Yeni Samiri’ler doğdular... ‘’Altın Buzağı’’ yok mu sanki? Çok daha tehlikelileri her gün yapılıyor. Her gün bir Samiri, kendi yaptığı altın buzağıdan sesler çıkararak sürülerce insanı kendi peşine takıp, ateşin en orta yerine kelebekler misali uçup, yanıyorlar... ‘’Bilim’’den bahsediyorum. Bizim yüzyıllar önce ‘’boşadığımız’’ bilimden...
“(Tur’a giden) Musa’nın arkasından kavmi, ziynet takımlarından, böğürebilen bir buzağı heykelini (tanrı) edindiler. Görmediler mi ki o, onlarla ne konuşuyor ne de onlara yol gösteriyor! Onu (tanrı olarak) benimsediler ve zalimler oldular.” (Araf, 7/248)
Her duyduğumda düşünmeden edemiyordum. ‘’Bir insan güruhu, başlarına gelen yedi mucizeyi, denizin yarılışını, gökten bıldırcın ve kudret helvasının yağdırılmasını ve içlerinde Hz. Musa ve Hz. Harun peygamberlerin bulunmalarını gözleriyle görüyorlarken; nasıl da peygamberlerinin Tur dağına kırk günlük ziyaretlerinde, ‘’altın bir buzağıya’’ tapabiliyorlardı?’’
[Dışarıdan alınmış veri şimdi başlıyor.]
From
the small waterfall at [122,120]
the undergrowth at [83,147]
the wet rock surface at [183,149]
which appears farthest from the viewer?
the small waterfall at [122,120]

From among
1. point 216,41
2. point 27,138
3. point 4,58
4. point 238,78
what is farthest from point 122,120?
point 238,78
Garip geliyordu... Nisyan isyanı bu kadar çabuk doğurabilir miydi? Peki bu kadar kısa sürede böyle bir unutkanlık insanda nasıl peydahlanabiliyordu? Belli ki, gerçekten müthiş bir sınavdı. Kendi altın takılarını eriterek yaptıkları altın buzağı, gerçekten de onlara çok ilginç gelmiş olmalıydı. Allah’a inananları puta tapmaya yönlendiren Samiri, altın buzağıdan her seferinde ilginç bir ses çıkardıkça, ‘’ilahi ses ve nefese’’ aç olanlar bir anda Firavun’un yanında denizde boğulmaktan kendini alamıyordu...
Hadisenin üstünden yüzyıllar geçti... Yeni Samiri’ler doğdular... ‘’Altın Buzağı’’ yok mu sanki? Çok daha tehlikelileri her gün yapılıyor. Her gün bir Samiri, kendi yaptığı altın buzağıdan sesler çıkararak sürülerce insanı kendi peşine takıp, ateşin en orta yerine kelebekler misali uçup, yanıyorlar...
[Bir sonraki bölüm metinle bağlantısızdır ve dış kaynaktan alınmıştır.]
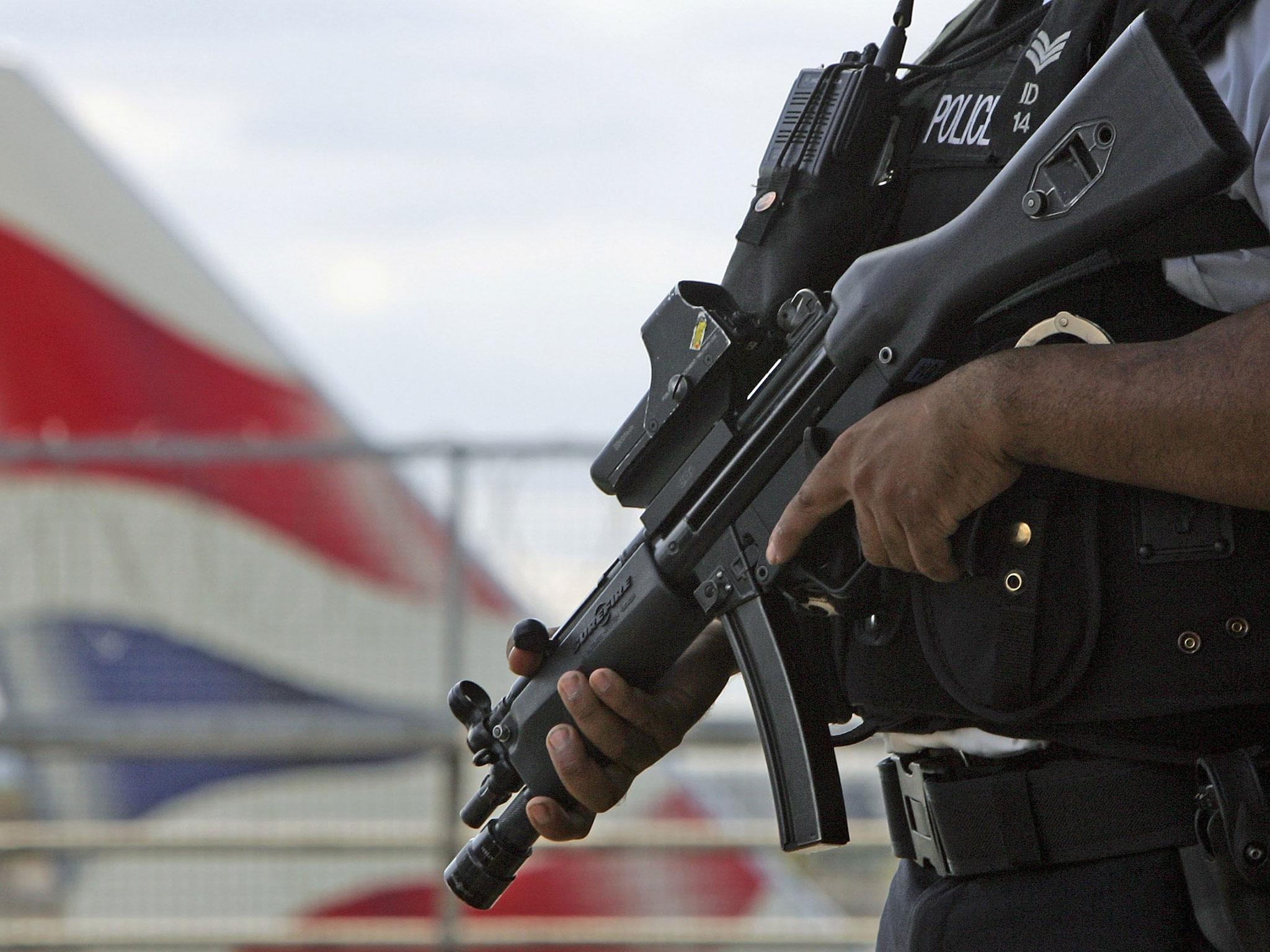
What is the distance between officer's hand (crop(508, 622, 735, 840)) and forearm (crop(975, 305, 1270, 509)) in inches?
23.1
‘’Bilim’’den bahsediyorum. Bizim yüzyıllar önce ‘’boşadığımız’’ bilimden... Ayırınca bilimi ilimden, şimdi uzaklardan her ses duyulunca, nasıl da koşuyor insanlar öbek öbek...
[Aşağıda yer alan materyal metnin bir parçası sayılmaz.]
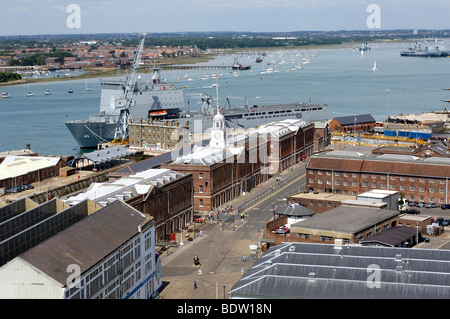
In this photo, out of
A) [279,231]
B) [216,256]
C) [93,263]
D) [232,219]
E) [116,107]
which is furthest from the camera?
[116,107]

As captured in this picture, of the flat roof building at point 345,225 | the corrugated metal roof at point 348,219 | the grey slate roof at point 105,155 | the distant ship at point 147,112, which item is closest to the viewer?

Her gün yapılan yeni bir keşif, yaratanı gösteren binlerce delile bir ayet olarak ekleneceği yerde, kâşifin ya da bilimsel gelişmeyi duyuran insanların dillerinde, Samiri’nin haykırışlarına dönüşüyor sanki. Her bilimsel gelişme bir altın buzağı oluyor. Öyle ki, kırk gün dahi çok uzun süre şimdi; bir günde insanları imanlarından alabilecek şekilde bilimsel ‘’ayetleri’’ altın buzağının ‘’böğürmesi’’ gibi sunuyorlar. Artık nisyan, saatlerle ölçülüyor bilim dünyasında. Bilim, Allah’ı merak etme, daha çok sevme ve hikmetin en derin dehlizlerine ulaşarak Karun hazineleri gibi ilahi zenginliklere ulaşmak yerine, manadan ve marifetullah gayesinden uzakta basit bir altın buzağı haline getiriliyor.
BİLİM’E TAPTIRAN DİN, SCIENTOLOGY...
Caddeden geçerken gözlerime bir kilise takıldı. Scientology Kilisesi... Hristiyanlıkla herhangi bir ilgisi yok; ama aynı zamanda bütün dinlerden inananlara kapılarını açtıklarını söyleyerek kendilerini tanıtıyorlardı. Dünya üzerinde birçok ülkede onlarca ‘’tapınakları’’ olduğunu belirten araştırmalar, milyonlara ulaşan ‘’inanlara’’ sahip olduğunu açıklıyorlardı... Bir bilim dini (!) düşünün. Her türlü -bilimsel olarak zararlı olduğu ispatlanmış- davranışları, kendi ‘’kitaplarında’’ ahlâk olarak tanımlamış ve insanlara Amerika’da, Avrupa’da ve hatta Afrika’da anlatıyorlardı. Scientology inanışıyla, hiç kimsenin kendine veya başkasına zarar vermemesi gerektiğini ‘’tebliğ’’ (!) ediyorlardı. Scientology kilisesinin hemen girişinde bilim gösterimleri yapılırken, ilk ayetimiz olan ‘oku!’ emrinin cami girişlerine halen sokulamadığını yüzüme çarpıyordu sanki.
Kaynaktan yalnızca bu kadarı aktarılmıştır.